- REQUIRED WORK -
Print the stretch of the listing below from the line containing "Among all options" through the end of the listing, word for word and with nothing added.

— Start of DATA PROVIDED —

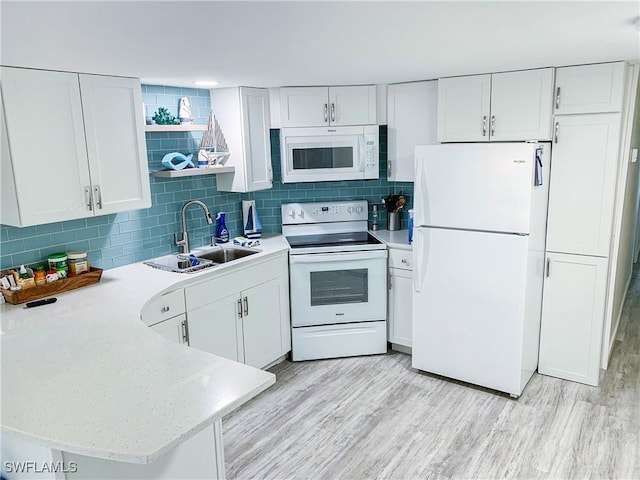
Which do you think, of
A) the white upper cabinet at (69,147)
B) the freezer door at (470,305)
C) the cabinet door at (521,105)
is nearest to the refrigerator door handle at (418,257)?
the freezer door at (470,305)

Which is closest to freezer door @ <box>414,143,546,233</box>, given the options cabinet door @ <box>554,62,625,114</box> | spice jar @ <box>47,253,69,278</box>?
cabinet door @ <box>554,62,625,114</box>

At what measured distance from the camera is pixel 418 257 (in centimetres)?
343

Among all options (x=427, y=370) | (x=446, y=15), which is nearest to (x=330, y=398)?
(x=427, y=370)

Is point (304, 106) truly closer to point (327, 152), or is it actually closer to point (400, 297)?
point (327, 152)

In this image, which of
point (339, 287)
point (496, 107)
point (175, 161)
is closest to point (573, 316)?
point (496, 107)

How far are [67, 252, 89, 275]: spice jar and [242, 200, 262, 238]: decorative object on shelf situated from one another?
4.55ft

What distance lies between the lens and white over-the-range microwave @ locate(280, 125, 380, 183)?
149 inches

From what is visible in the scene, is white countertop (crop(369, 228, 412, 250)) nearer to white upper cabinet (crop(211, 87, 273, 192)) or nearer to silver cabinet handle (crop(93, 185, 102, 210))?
white upper cabinet (crop(211, 87, 273, 192))

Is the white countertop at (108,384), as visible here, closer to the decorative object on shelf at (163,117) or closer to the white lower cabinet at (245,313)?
the white lower cabinet at (245,313)

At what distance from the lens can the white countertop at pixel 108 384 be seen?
4.28ft

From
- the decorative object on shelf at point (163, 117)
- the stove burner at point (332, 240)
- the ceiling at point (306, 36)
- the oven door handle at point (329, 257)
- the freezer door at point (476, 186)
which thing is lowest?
the oven door handle at point (329, 257)

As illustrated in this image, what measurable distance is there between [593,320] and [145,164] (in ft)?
9.98

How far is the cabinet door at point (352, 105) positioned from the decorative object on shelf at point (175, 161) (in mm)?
1136

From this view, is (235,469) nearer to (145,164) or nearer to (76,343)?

— End of DATA PROVIDED —

- TASK RESULT -
Among all options (x=427, y=370) | (x=446, y=15), which is nearest to (x=330, y=398)?
(x=427, y=370)

Is point (304, 106) truly closer to point (327, 152), or is it actually closer to point (400, 297)?
point (327, 152)

In this image, which of
point (339, 287)
point (496, 107)
point (175, 161)
is closest to point (573, 316)?
point (496, 107)

How far are [67, 252, 89, 275]: spice jar and [242, 200, 262, 238]: decorative object on shelf situated from one another?
4.55ft

What distance lies between the lens and white over-the-range microwave @ locate(280, 125, 380, 183)?
149 inches

From what is visible in the scene, is white countertop (crop(369, 228, 412, 250)) nearer to white upper cabinet (crop(211, 87, 273, 192)) or nearer to silver cabinet handle (crop(93, 185, 102, 210))?
white upper cabinet (crop(211, 87, 273, 192))

Is the white countertop at (108,384), as visible here, closer to the decorative object on shelf at (163,117) or closer to the white lower cabinet at (245,313)?
the white lower cabinet at (245,313)

At what distance from the lens can the white countertop at pixel 108 384 be seen?
4.28ft

From
- the decorative object on shelf at point (163, 117)
- the stove burner at point (332, 240)
- the ceiling at point (306, 36)
- the oven door handle at point (329, 257)
- the freezer door at point (476, 186)
which thing is lowest?
the oven door handle at point (329, 257)

As illustrated in this image, what measurable distance is there between [593,320] and [145,164] (in ft)?
9.98

How far is the cabinet door at point (352, 105) positioned from the decorative object on shelf at point (175, 161) (in mm)?
1136

From this view, is (235,469) nearer to (145,164) or nearer to (76,343)?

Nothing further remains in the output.